Exponential question, x = [ 1 / 1 - e^-1.768] x e^-0.884

[nophysics]

Im trying to setup this equation so I can figure it out, I have tried a couple of ways but I have lost the fundamental rules years ago - can anyone help me set it up for me ? Thanks so much.

Equation: x = [ 1 / 1 - e^-1.768]e^-0.884 ; Solve for xAnswer: 0.498

 

[ZioX]

Is that a typo with the second x? What is that second x doing?

If there is no typo, then x=ax so that x(1-a)=0 so that x=0.

 

[rocomath]

Is that a typo with the second x? What is that second x doing?

If there is no typo, then x=ax so that x(1-a)=0 so that x=0.

latex! I'm kind of confused

however i got the same answer, ~.498

 

[nophysics]

Sorry for the confusion

that x is a multiply sign, I have edited the original post.

I got it now. Thanks.

 

[rocomath]

that x is a multiply sign, I should have left it out.

Roco - how did you do it ? I am curious since I think I messed up at the start.. not sure how to ...
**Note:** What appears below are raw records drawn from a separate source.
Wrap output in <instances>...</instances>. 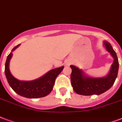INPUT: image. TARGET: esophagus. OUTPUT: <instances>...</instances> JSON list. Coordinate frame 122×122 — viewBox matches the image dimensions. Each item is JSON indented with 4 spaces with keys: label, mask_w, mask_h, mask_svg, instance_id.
I'll list each match as a JSON object with an SVG mask.
<instances>
[{
    "label": "esophagus",
    "mask_w": 122,
    "mask_h": 122,
    "mask_svg": "<svg viewBox=\"0 0 122 122\" xmlns=\"http://www.w3.org/2000/svg\"><path fill=\"white\" fill-rule=\"evenodd\" d=\"M70 63H71V62H70V61H67V62L66 63V65H69L70 64Z\"/></svg>",
    "instance_id": "esophagus-1"
}]
</instances>
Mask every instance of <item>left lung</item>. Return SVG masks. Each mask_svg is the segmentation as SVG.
<instances>
[{"mask_svg": "<svg viewBox=\"0 0 122 122\" xmlns=\"http://www.w3.org/2000/svg\"><path fill=\"white\" fill-rule=\"evenodd\" d=\"M104 45L114 59L110 71L106 77H91L85 75L81 69L73 65H70L71 86L77 94L82 95H100L109 90L115 82L118 76L119 68L118 57L111 45L108 41H104Z\"/></svg>", "mask_w": 122, "mask_h": 122, "instance_id": "8db88e82", "label": "left lung"}]
</instances>
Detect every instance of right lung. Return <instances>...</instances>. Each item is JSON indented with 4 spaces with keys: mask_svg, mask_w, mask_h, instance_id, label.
<instances>
[{
    "mask_svg": "<svg viewBox=\"0 0 122 122\" xmlns=\"http://www.w3.org/2000/svg\"><path fill=\"white\" fill-rule=\"evenodd\" d=\"M19 46L20 44L14 47L11 53L7 56L5 61V75L9 86L17 94L26 98H38L48 95L52 92L55 80L63 70L64 66L51 70L42 77L33 81H24L18 80L10 72L9 63L13 56L12 52Z\"/></svg>",
    "mask_w": 122,
    "mask_h": 122,
    "instance_id": "add662e5",
    "label": "right lung"
}]
</instances>
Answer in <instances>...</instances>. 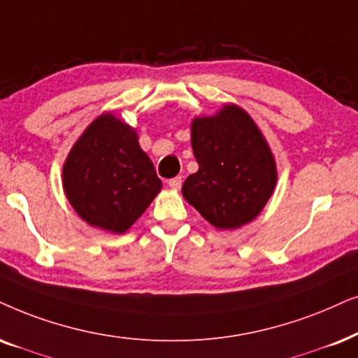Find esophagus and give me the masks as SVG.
Masks as SVG:
<instances>
[{
    "label": "esophagus",
    "instance_id": "1",
    "mask_svg": "<svg viewBox=\"0 0 358 358\" xmlns=\"http://www.w3.org/2000/svg\"><path fill=\"white\" fill-rule=\"evenodd\" d=\"M168 184H169V187H171V189L179 190V189H180V185H182V179H180V178H174V179H171Z\"/></svg>",
    "mask_w": 358,
    "mask_h": 358
}]
</instances>
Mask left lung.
Listing matches in <instances>:
<instances>
[{
    "mask_svg": "<svg viewBox=\"0 0 358 358\" xmlns=\"http://www.w3.org/2000/svg\"><path fill=\"white\" fill-rule=\"evenodd\" d=\"M190 145L199 171L184 180L185 201L219 230L257 219L275 192L278 169L250 113L225 103L213 115L194 117Z\"/></svg>",
    "mask_w": 358,
    "mask_h": 358,
    "instance_id": "8db88e82",
    "label": "left lung"
}]
</instances>
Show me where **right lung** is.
Returning <instances> with one entry per match:
<instances>
[{
  "instance_id": "1",
  "label": "right lung",
  "mask_w": 358,
  "mask_h": 358,
  "mask_svg": "<svg viewBox=\"0 0 358 358\" xmlns=\"http://www.w3.org/2000/svg\"><path fill=\"white\" fill-rule=\"evenodd\" d=\"M62 187L76 213L90 227L124 234L161 192L138 133L117 115L96 117L69 151Z\"/></svg>"
}]
</instances>
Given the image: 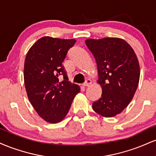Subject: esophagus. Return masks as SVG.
I'll return each instance as SVG.
<instances>
[{"instance_id": "esophagus-1", "label": "esophagus", "mask_w": 156, "mask_h": 156, "mask_svg": "<svg viewBox=\"0 0 156 156\" xmlns=\"http://www.w3.org/2000/svg\"><path fill=\"white\" fill-rule=\"evenodd\" d=\"M91 83H92V80H91L90 79H87L85 82H84L83 85V87H88V86L90 85Z\"/></svg>"}]
</instances>
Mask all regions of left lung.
<instances>
[{"instance_id":"obj_1","label":"left lung","mask_w":156,"mask_h":156,"mask_svg":"<svg viewBox=\"0 0 156 156\" xmlns=\"http://www.w3.org/2000/svg\"><path fill=\"white\" fill-rule=\"evenodd\" d=\"M86 44L95 58L102 95L92 108L105 117L122 112L133 99L140 77L139 61L133 48L119 38L89 39Z\"/></svg>"}]
</instances>
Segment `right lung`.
Instances as JSON below:
<instances>
[{
    "label": "right lung",
    "instance_id": "add662e5",
    "mask_svg": "<svg viewBox=\"0 0 156 156\" xmlns=\"http://www.w3.org/2000/svg\"><path fill=\"white\" fill-rule=\"evenodd\" d=\"M76 39L44 37L32 45L24 64V83L28 100L37 114L51 123L65 117L79 86L71 83L62 62ZM59 77H63L60 82Z\"/></svg>",
    "mask_w": 156,
    "mask_h": 156
}]
</instances>
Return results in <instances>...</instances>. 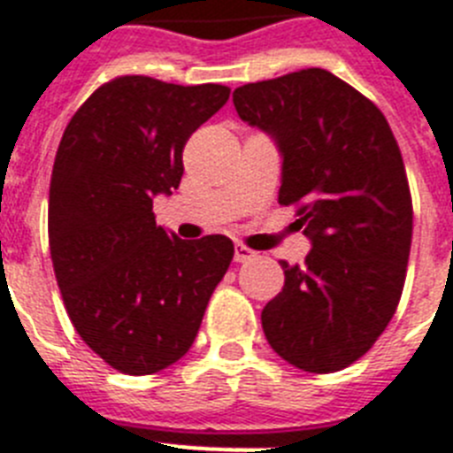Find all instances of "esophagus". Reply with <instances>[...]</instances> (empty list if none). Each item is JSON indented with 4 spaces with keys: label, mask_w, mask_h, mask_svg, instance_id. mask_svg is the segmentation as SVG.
<instances>
[{
    "label": "esophagus",
    "mask_w": 453,
    "mask_h": 453,
    "mask_svg": "<svg viewBox=\"0 0 453 453\" xmlns=\"http://www.w3.org/2000/svg\"><path fill=\"white\" fill-rule=\"evenodd\" d=\"M256 257H257L256 250L246 249L244 244L234 246V262H250V260H256Z\"/></svg>",
    "instance_id": "obj_1"
}]
</instances>
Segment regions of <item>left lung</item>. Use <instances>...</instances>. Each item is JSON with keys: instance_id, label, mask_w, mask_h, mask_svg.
<instances>
[{"instance_id": "1", "label": "left lung", "mask_w": 453, "mask_h": 453, "mask_svg": "<svg viewBox=\"0 0 453 453\" xmlns=\"http://www.w3.org/2000/svg\"><path fill=\"white\" fill-rule=\"evenodd\" d=\"M237 115L283 158L280 204H299L311 250L262 309L269 345L292 366L334 373L366 355L401 299L412 200L385 115L325 68L237 87Z\"/></svg>"}]
</instances>
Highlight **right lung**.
Instances as JSON below:
<instances>
[{"instance_id": "right-lung-1", "label": "right lung", "mask_w": 453, "mask_h": 453, "mask_svg": "<svg viewBox=\"0 0 453 453\" xmlns=\"http://www.w3.org/2000/svg\"><path fill=\"white\" fill-rule=\"evenodd\" d=\"M227 98L223 85L124 75L98 87L62 135L48 204L57 285L80 338L121 373L181 359L230 267V239H180L151 209L180 186L186 140Z\"/></svg>"}]
</instances>
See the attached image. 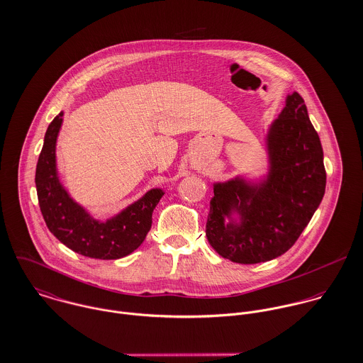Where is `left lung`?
I'll list each match as a JSON object with an SVG mask.
<instances>
[{
    "label": "left lung",
    "mask_w": 363,
    "mask_h": 363,
    "mask_svg": "<svg viewBox=\"0 0 363 363\" xmlns=\"http://www.w3.org/2000/svg\"><path fill=\"white\" fill-rule=\"evenodd\" d=\"M265 145L268 172L259 182L236 176L213 183L208 242L219 256L239 264L264 262L288 252L325 191L321 143L298 92L286 96L268 127Z\"/></svg>",
    "instance_id": "8db88e82"
}]
</instances>
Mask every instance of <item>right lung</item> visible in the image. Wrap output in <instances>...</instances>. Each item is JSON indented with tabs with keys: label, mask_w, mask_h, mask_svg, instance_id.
<instances>
[{
	"label": "right lung",
	"mask_w": 363,
	"mask_h": 363,
	"mask_svg": "<svg viewBox=\"0 0 363 363\" xmlns=\"http://www.w3.org/2000/svg\"><path fill=\"white\" fill-rule=\"evenodd\" d=\"M62 116L61 111L50 123L36 166L35 182L45 222L62 245L78 255L99 259L125 257L145 240L152 225V212L164 191L151 189L117 215L106 220L94 218L72 200L58 177L55 144Z\"/></svg>",
	"instance_id": "right-lung-1"
}]
</instances>
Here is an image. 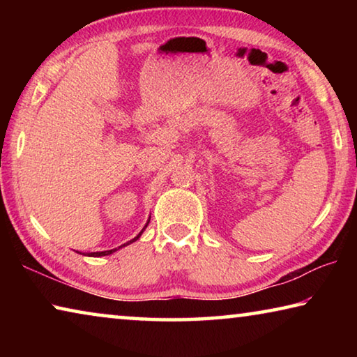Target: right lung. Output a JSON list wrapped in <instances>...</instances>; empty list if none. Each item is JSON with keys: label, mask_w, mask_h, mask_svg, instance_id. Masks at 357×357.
Masks as SVG:
<instances>
[{"label": "right lung", "mask_w": 357, "mask_h": 357, "mask_svg": "<svg viewBox=\"0 0 357 357\" xmlns=\"http://www.w3.org/2000/svg\"><path fill=\"white\" fill-rule=\"evenodd\" d=\"M149 223V222H148ZM148 223H146V225H144V228H146L148 227ZM144 228L142 229V231L140 233H138L137 234V236L134 238V239H132V241H129V243L128 244H130V243H134V241H137L138 238H140L142 236V233L144 231ZM128 244H124V245H128ZM114 250H116V249H113V250H105V252H93V253H89V257H104V255H110V253H113Z\"/></svg>", "instance_id": "add662e5"}]
</instances>
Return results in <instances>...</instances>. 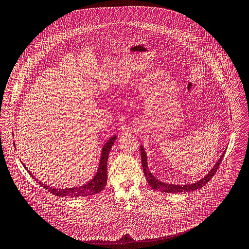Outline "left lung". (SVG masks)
I'll use <instances>...</instances> for the list:
<instances>
[{"mask_svg":"<svg viewBox=\"0 0 249 249\" xmlns=\"http://www.w3.org/2000/svg\"><path fill=\"white\" fill-rule=\"evenodd\" d=\"M225 154V151H224ZM224 154L221 155V157L219 158V160L217 161V163L214 165V167L212 169V171H210V173L200 181L195 182L193 184H186V185H174V184H168V183H164L161 182L160 180H158L157 178H155L152 174L148 171L147 168V162H146V154L142 148V146H141V155H142V168H143V173L145 176V178L147 180V182L149 183V185L155 189V190H159L162 192H166V193H179V192H188V191H194L197 189L202 188L203 186H205L210 180L211 178L215 175V173L217 172V169L219 168V165L221 164V161L223 159Z\"/></svg>","mask_w":249,"mask_h":249,"instance_id":"obj_1","label":"left lung"}]
</instances>
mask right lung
Wrapping results in <instances>:
<instances>
[{"label":"right lung","instance_id":"right-lung-1","mask_svg":"<svg viewBox=\"0 0 249 249\" xmlns=\"http://www.w3.org/2000/svg\"><path fill=\"white\" fill-rule=\"evenodd\" d=\"M115 140H116V136H113L104 145L103 150H102V156H101L98 172H97L96 176L89 182H87L85 185L80 186V187L61 189V188L49 187V186H47V185H45V184H43L41 182H38V184L41 187H43L44 189H46L48 192H50L51 194H53L55 196H58V197H70V198L85 197V196H90V195H94L96 193L101 192L104 189V187L106 186V183H107V158H108V153H109V151H110V149H111ZM23 166H25V165H23ZM25 169L27 170L26 167H25ZM27 172L34 178L33 175L30 173V171L27 170ZM35 180H36V179L35 178Z\"/></svg>","mask_w":249,"mask_h":249}]
</instances>
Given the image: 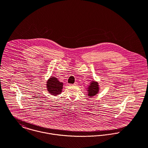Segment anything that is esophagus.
<instances>
[{"mask_svg": "<svg viewBox=\"0 0 148 148\" xmlns=\"http://www.w3.org/2000/svg\"><path fill=\"white\" fill-rule=\"evenodd\" d=\"M78 85V83H77V82H75L73 84V85H74V86H76V85Z\"/></svg>", "mask_w": 148, "mask_h": 148, "instance_id": "34e87169", "label": "esophagus"}]
</instances>
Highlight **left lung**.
<instances>
[{
  "label": "left lung",
  "instance_id": "left-lung-1",
  "mask_svg": "<svg viewBox=\"0 0 148 148\" xmlns=\"http://www.w3.org/2000/svg\"><path fill=\"white\" fill-rule=\"evenodd\" d=\"M88 88V96L92 97V96L96 95L98 93V91L99 89L98 83L92 82Z\"/></svg>",
  "mask_w": 148,
  "mask_h": 148
}]
</instances>
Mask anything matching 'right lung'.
<instances>
[{
  "mask_svg": "<svg viewBox=\"0 0 148 148\" xmlns=\"http://www.w3.org/2000/svg\"><path fill=\"white\" fill-rule=\"evenodd\" d=\"M63 84L60 82L56 77H51L47 83V88L49 93L52 95H57L61 93Z\"/></svg>",
  "mask_w": 148,
  "mask_h": 148,
  "instance_id": "obj_1",
  "label": "right lung"
}]
</instances>
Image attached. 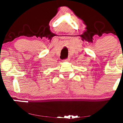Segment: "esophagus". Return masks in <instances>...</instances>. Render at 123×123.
Returning <instances> with one entry per match:
<instances>
[{"instance_id":"esophagus-1","label":"esophagus","mask_w":123,"mask_h":123,"mask_svg":"<svg viewBox=\"0 0 123 123\" xmlns=\"http://www.w3.org/2000/svg\"><path fill=\"white\" fill-rule=\"evenodd\" d=\"M70 58L68 57V58H67V59L63 60H62V61H63V62H68V61H70Z\"/></svg>"}]
</instances>
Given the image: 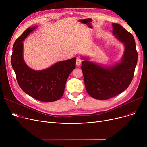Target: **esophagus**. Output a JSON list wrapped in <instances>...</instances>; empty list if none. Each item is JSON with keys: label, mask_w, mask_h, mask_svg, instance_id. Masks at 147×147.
<instances>
[{"label": "esophagus", "mask_w": 147, "mask_h": 147, "mask_svg": "<svg viewBox=\"0 0 147 147\" xmlns=\"http://www.w3.org/2000/svg\"><path fill=\"white\" fill-rule=\"evenodd\" d=\"M82 63V59H80V58L78 57L76 59V64L77 65H80Z\"/></svg>", "instance_id": "34e87169"}]
</instances>
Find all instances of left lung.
<instances>
[{"label": "left lung", "instance_id": "1", "mask_svg": "<svg viewBox=\"0 0 147 147\" xmlns=\"http://www.w3.org/2000/svg\"><path fill=\"white\" fill-rule=\"evenodd\" d=\"M113 33L125 45V49L120 63L110 67H104L82 57V63L84 84L92 98L105 100L116 96L130 85L137 64L138 52L132 34L121 25L113 23Z\"/></svg>", "mask_w": 147, "mask_h": 147}]
</instances>
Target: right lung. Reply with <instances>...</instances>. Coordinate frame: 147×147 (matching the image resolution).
Returning a JSON list of instances; mask_svg holds the SVG:
<instances>
[{
    "mask_svg": "<svg viewBox=\"0 0 147 147\" xmlns=\"http://www.w3.org/2000/svg\"><path fill=\"white\" fill-rule=\"evenodd\" d=\"M37 26L28 28L15 40L11 64L20 87L29 96L42 102H53L63 96L68 77L76 67V58L61 61L42 70H33L23 59L22 42Z\"/></svg>",
    "mask_w": 147,
    "mask_h": 147,
    "instance_id": "obj_1",
    "label": "right lung"
}]
</instances>
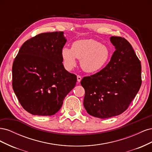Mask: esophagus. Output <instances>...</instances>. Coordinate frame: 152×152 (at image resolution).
<instances>
[{
    "label": "esophagus",
    "instance_id": "1",
    "mask_svg": "<svg viewBox=\"0 0 152 152\" xmlns=\"http://www.w3.org/2000/svg\"><path fill=\"white\" fill-rule=\"evenodd\" d=\"M77 83H79V82L81 81L82 80V77L80 76V75H77Z\"/></svg>",
    "mask_w": 152,
    "mask_h": 152
}]
</instances>
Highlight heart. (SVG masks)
Instances as JSON below:
<instances>
[{"instance_id": "b5f03b06", "label": "heart", "mask_w": 152, "mask_h": 152, "mask_svg": "<svg viewBox=\"0 0 152 152\" xmlns=\"http://www.w3.org/2000/svg\"><path fill=\"white\" fill-rule=\"evenodd\" d=\"M111 53L109 48L98 40L81 39L75 41L72 48H63L61 57L64 66L70 70L76 65V58L80 59V66L87 73H96L107 65Z\"/></svg>"}]
</instances>
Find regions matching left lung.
Masks as SVG:
<instances>
[{"label":"left lung","instance_id":"left-lung-1","mask_svg":"<svg viewBox=\"0 0 152 152\" xmlns=\"http://www.w3.org/2000/svg\"><path fill=\"white\" fill-rule=\"evenodd\" d=\"M115 48L111 59L102 70L84 77V107L91 115L107 118L118 115L135 98L141 85V65L128 41L111 37Z\"/></svg>","mask_w":152,"mask_h":152}]
</instances>
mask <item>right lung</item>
I'll return each mask as SVG.
<instances>
[{"instance_id": "1", "label": "right lung", "mask_w": 152, "mask_h": 152, "mask_svg": "<svg viewBox=\"0 0 152 152\" xmlns=\"http://www.w3.org/2000/svg\"><path fill=\"white\" fill-rule=\"evenodd\" d=\"M63 31L42 33L26 40L12 64V88L21 105L35 115L50 116L62 107L77 76L63 65Z\"/></svg>"}]
</instances>
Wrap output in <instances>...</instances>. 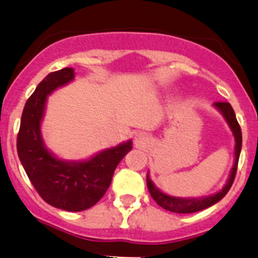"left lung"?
Returning <instances> with one entry per match:
<instances>
[{"instance_id": "1", "label": "left lung", "mask_w": 258, "mask_h": 258, "mask_svg": "<svg viewBox=\"0 0 258 258\" xmlns=\"http://www.w3.org/2000/svg\"><path fill=\"white\" fill-rule=\"evenodd\" d=\"M214 106L222 112V114L224 116V118L228 122L229 127L233 131L234 140H236V159H234V165L232 167L231 176H229L228 182L226 184V186L218 191L217 194H213V196L206 197V198H175V197H170L167 194H164L162 191H160L156 186L154 185V182L150 180L149 174H147L146 182H147V189H149L150 194H151L152 199L159 204L161 208L166 209V211L174 212V213H194V212L203 211V209L209 208L213 204L218 203L222 198L226 197L227 192L231 189L232 184L234 181V177H236L237 172V166H238V160H239V154H241L242 149V132L241 127H239L238 121L236 118V113H234L233 108H232L231 104L228 102H216Z\"/></svg>"}]
</instances>
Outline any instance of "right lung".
<instances>
[{
  "label": "right lung",
  "mask_w": 258,
  "mask_h": 258,
  "mask_svg": "<svg viewBox=\"0 0 258 258\" xmlns=\"http://www.w3.org/2000/svg\"><path fill=\"white\" fill-rule=\"evenodd\" d=\"M73 78V69L64 68L47 74L40 82L22 111L17 154L30 181L47 204L64 211L82 212L104 196L117 165L132 149V142L99 152L83 162L61 161L45 149L40 123L46 97Z\"/></svg>",
  "instance_id": "obj_1"
}]
</instances>
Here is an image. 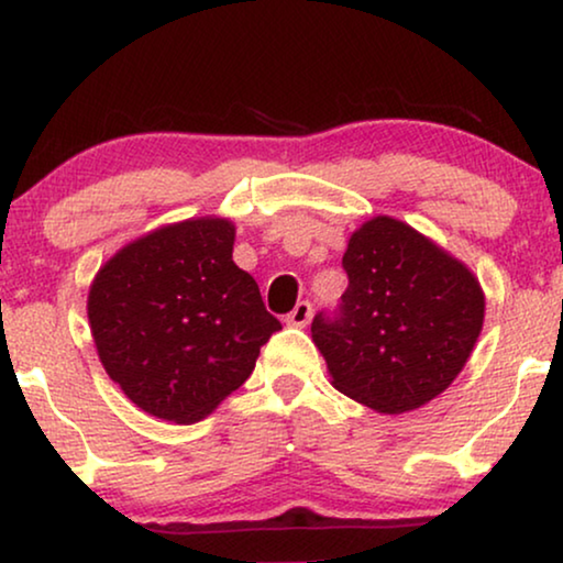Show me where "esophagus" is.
I'll list each match as a JSON object with an SVG mask.
<instances>
[{
	"label": "esophagus",
	"instance_id": "esophagus-1",
	"mask_svg": "<svg viewBox=\"0 0 563 563\" xmlns=\"http://www.w3.org/2000/svg\"><path fill=\"white\" fill-rule=\"evenodd\" d=\"M310 318H312V305L307 302V299H302V302H297L295 310H291L284 320H287V325L305 328L307 322H310Z\"/></svg>",
	"mask_w": 563,
	"mask_h": 563
}]
</instances>
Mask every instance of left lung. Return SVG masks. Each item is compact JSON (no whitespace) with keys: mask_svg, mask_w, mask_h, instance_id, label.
<instances>
[{"mask_svg":"<svg viewBox=\"0 0 563 563\" xmlns=\"http://www.w3.org/2000/svg\"><path fill=\"white\" fill-rule=\"evenodd\" d=\"M343 268L341 305L312 320L333 387L389 415L449 389L482 333L484 295L474 274L387 214L351 235Z\"/></svg>","mask_w":563,"mask_h":563,"instance_id":"left-lung-1","label":"left lung"}]
</instances>
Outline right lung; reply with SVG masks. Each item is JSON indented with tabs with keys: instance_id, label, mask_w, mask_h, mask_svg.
<instances>
[{
	"instance_id": "1",
	"label": "right lung",
	"mask_w": 563,
	"mask_h": 563,
	"mask_svg": "<svg viewBox=\"0 0 563 563\" xmlns=\"http://www.w3.org/2000/svg\"><path fill=\"white\" fill-rule=\"evenodd\" d=\"M235 225L184 220L128 243L89 289L104 372L153 418L202 420L249 379L282 322L233 261Z\"/></svg>"
}]
</instances>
i did nothing different than plug in what you had typed out into my calculator

x=\frac{1}{[1-\exp^{-1.768}]}\times\exp^{-0.884}

if you're having trouble typing it into your calculator, this is what i do (for almost everything! and it's so useful for chemistry)

in your calculator (if you don't know already), store the following

type in the expression then press STO\rhd then ALPHA then A then ENTER

let A=(1-\exp^{-1.768})

let B=\exp^{-0.884}

so for your answer, you would type in

x=[\frac{B}{A}]

 

[Gib Z]

I like doing that when I want to store a computation that I do over a large period of time. For my storage memory A, I have the sum of the harmonic series up to some number. Right now Its up to the 432th term, I add to it whenever I feel bored. I like to see how slow it grows :) And also to see it slowly converging to its asymptotic expansion:

\sum_{n=1}^k \frac{1}{n}~\log_e k + \gamma

where \gamma is the Euler-Mascheroni Constant.